This morning, the Supreme Court decided a case that many on both sides of the aisle had been watching: Carson v. Makin. In this case, the Supreme Court ruled 6-3 (along ideological lines) that Maine violated the Free Exercise Clause when it excluded religious schools from its generally applicable program that funded private schools. Chief Justice Roberts wrote the majority opinion; none of the conservative justices filed any concurrences suggesting that there were any problems with it.
When the Court decided to take Carson, I decided not to file an amicus brief for the Alabama Center for Law and Liberty for two reasons: this case is pretty easy under the Court’s precedents, and I didn’t think it would make that big of a splash. You might think, “Giving religious schools access to public funding is a big deal,” and you’re right. But the Supreme Court already decided that last year in Espinoza v. Montana Department of Revenue. Chief Justice Roberts apparently agreed, arguing that under Espinoza, there was no way that Maine could exclude religious schools from its program.
So if that’s the case, then why did the Court even bother taking Carson? I think there are two reasons. First, the First Circuit (which sits over New England) decided the case before the Supreme Court took it. Believe it or not, thanks to Donald Trump’s appointments, the Ninth Circuit (in my opinion) is no longer the most liberal appellate court in the country. I think that title has fallen to the First Circuit. Thus, it’s no surprise that when the Court decided Espinoza, the First Circuit decided to buck it. (And it did it under the leadership of former Supreme Court Justice David Souter, who was an enemy of religious freedom.) That’s what the Ninth Circuit used to do with precedents it didn’t like, so I think the First Circuit is starting to follow suit. The Supreme Court wasn’t going to tolerate de facto defiance of its precedents, so I think it took this case to show the First Circuit who the boss was.

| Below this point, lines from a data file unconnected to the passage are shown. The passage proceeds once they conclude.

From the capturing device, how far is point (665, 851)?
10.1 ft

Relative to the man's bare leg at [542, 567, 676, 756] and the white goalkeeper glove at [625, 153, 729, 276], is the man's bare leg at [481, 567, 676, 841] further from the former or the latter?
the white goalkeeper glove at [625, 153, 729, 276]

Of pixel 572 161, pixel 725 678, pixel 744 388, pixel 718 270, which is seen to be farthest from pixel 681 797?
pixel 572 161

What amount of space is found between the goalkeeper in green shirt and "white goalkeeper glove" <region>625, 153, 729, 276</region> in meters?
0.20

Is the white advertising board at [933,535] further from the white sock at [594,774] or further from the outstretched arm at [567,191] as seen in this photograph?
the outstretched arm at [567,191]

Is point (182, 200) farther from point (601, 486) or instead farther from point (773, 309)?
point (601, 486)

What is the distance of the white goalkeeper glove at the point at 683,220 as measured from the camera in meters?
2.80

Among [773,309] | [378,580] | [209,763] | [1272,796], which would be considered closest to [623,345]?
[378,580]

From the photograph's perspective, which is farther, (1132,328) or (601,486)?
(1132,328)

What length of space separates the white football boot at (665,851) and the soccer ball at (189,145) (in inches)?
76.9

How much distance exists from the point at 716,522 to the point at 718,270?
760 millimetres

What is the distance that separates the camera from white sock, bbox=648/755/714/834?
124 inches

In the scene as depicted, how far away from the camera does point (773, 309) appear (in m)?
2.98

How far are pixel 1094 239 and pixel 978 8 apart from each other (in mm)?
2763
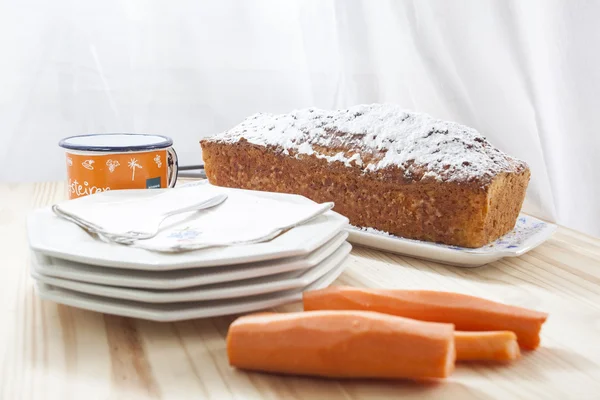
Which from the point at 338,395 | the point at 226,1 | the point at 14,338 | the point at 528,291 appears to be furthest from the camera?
the point at 226,1

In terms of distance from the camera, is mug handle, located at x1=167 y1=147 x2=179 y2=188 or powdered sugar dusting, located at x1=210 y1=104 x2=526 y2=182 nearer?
powdered sugar dusting, located at x1=210 y1=104 x2=526 y2=182

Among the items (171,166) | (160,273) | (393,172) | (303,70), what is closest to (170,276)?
(160,273)

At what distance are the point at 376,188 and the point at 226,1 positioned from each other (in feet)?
3.65

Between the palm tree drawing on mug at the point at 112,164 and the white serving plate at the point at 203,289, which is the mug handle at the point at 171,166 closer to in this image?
the palm tree drawing on mug at the point at 112,164

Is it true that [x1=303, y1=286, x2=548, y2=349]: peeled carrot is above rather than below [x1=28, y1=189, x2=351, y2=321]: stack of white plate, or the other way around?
below

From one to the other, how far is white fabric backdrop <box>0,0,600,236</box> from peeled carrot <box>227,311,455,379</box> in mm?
1399

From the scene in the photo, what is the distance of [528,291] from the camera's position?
109 cm

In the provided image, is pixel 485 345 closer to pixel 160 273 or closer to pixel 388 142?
pixel 160 273

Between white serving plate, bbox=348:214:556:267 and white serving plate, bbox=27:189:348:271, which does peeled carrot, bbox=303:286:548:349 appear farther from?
white serving plate, bbox=348:214:556:267

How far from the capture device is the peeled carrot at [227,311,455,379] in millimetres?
718

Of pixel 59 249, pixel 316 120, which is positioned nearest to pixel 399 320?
pixel 59 249

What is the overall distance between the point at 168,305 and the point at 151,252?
7 centimetres

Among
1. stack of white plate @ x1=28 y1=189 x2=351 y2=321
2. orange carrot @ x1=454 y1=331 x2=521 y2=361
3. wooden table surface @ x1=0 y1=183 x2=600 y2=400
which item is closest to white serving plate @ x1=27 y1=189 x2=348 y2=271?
stack of white plate @ x1=28 y1=189 x2=351 y2=321

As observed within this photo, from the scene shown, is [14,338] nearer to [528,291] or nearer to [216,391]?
[216,391]
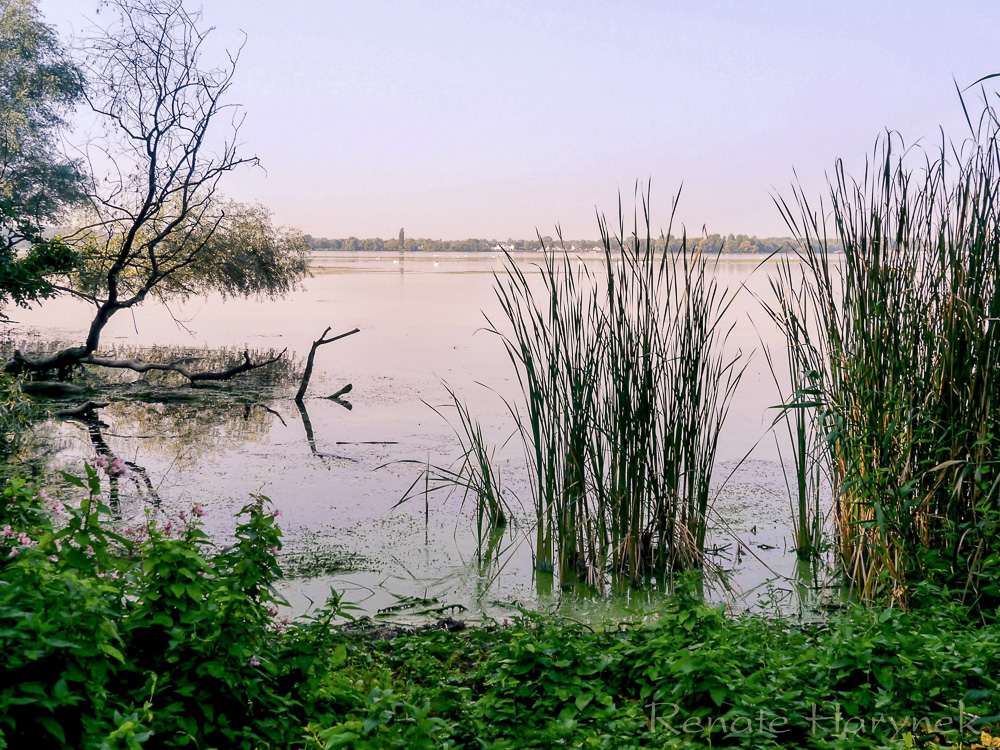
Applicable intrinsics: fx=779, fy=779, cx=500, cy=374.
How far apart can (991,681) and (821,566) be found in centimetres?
179

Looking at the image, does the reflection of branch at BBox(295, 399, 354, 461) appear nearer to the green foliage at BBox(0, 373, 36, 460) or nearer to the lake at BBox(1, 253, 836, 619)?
the lake at BBox(1, 253, 836, 619)

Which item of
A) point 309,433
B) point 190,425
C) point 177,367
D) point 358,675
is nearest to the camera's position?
point 358,675

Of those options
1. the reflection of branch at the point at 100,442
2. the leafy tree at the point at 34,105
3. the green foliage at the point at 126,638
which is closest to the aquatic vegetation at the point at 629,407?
the green foliage at the point at 126,638

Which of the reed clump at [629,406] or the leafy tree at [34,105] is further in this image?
the leafy tree at [34,105]

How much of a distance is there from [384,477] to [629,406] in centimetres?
233

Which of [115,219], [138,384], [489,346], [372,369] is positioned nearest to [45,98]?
[115,219]

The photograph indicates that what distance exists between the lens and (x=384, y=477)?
196 inches

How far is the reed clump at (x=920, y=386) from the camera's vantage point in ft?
8.28

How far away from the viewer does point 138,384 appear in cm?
811

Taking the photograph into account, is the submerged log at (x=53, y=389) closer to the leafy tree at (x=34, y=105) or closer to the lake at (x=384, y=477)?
the lake at (x=384, y=477)

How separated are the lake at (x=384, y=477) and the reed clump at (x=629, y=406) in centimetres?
18

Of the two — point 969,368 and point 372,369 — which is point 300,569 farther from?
point 372,369

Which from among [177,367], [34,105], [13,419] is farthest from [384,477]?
[34,105]

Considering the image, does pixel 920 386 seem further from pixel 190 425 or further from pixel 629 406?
pixel 190 425
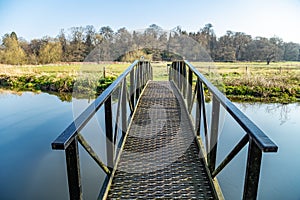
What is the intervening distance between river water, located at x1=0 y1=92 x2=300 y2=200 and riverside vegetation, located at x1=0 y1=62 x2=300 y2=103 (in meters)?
2.27

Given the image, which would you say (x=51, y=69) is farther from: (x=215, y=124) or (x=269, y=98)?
(x=215, y=124)

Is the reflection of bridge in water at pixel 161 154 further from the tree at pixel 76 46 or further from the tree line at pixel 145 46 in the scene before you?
the tree at pixel 76 46

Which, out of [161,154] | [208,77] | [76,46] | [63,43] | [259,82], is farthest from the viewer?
[63,43]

But second, I have to admit, Chief Justice Roberts used this case to move the ball down the field for religious liberty. The Court’s prior precedents like Espinoza and Trinity Lutheran Church held that the government could not discriminate based on an entity’s religious status, but they saved the issue of religious use for another day. The First Circuit picked up on that and claimed that Maine was not discriminating against religious schools because of their status but because they were using public funds for religious use. Rejecting that proposition, Chief Justice Roberts wrote, “the prohibition on status-based discrimination under the Free Exercise Clause is not a permission to engage in use-based discrimination.” (Slip op. at 17.)
Here’s why that matters. The biggest debate right now on the Free Exercise Clause is who wins when a neutral and generally applicable law clashes with religious exercise: religion or the government. Right now, the answer is the government. (Employment Division v. Smith.) It is well-settled that if the government specifically targets religion, then that law is unconstitutional; but if the government issues a law that applies to everyone, then generally speaking, religion has to comply too. So in other words, the government can’t target religion based on its status; but when religious exercise crosses the line into use outside the walls of a church, then if government has a problem with those religious actions, then the government wins.
But today’s decision can be used to erode that distinction. Religious-liberty advocates have been calling for Smithto be overruled, and we have at least three justices who are willing to do it. The question is whether the Court’s more moderate conservatives will assent. But when they consider whether to overrule a precedent or not, they ask whether further decisions have eroded the foundation that the old precedent rested on. By eradicating the status-use distinction in public-benefit programs, I think that today’s decision helped erode Smith’s foundation as well.
So yes, Carson was a good decision, but I think the biggest victory was helping erode Smith’s foundation. I didn’t get excited about this case when the Court took it because it appeared to be just another case involving government handouts. For serious free-exercise advocates though, we don’t want government benefits as much as we want to be left alone. We’re much more interested in the cases where the Christian cakebaker wants the freedom to turn down requests for same-sex weddings than we are about government welfare programs. We don’t necessarily want Pharoah to let us be “educated in all the learning of the Egyptians” (Acts 7:22). Instead, what we really want is to tell him, “Thus says the LORD: let my people go, that they may serve Me.” (Exodus 8:1.)
The good news though is that today’s decision, I think, will get us one step closer towards getting the government off our backs when our religious values and the law clash.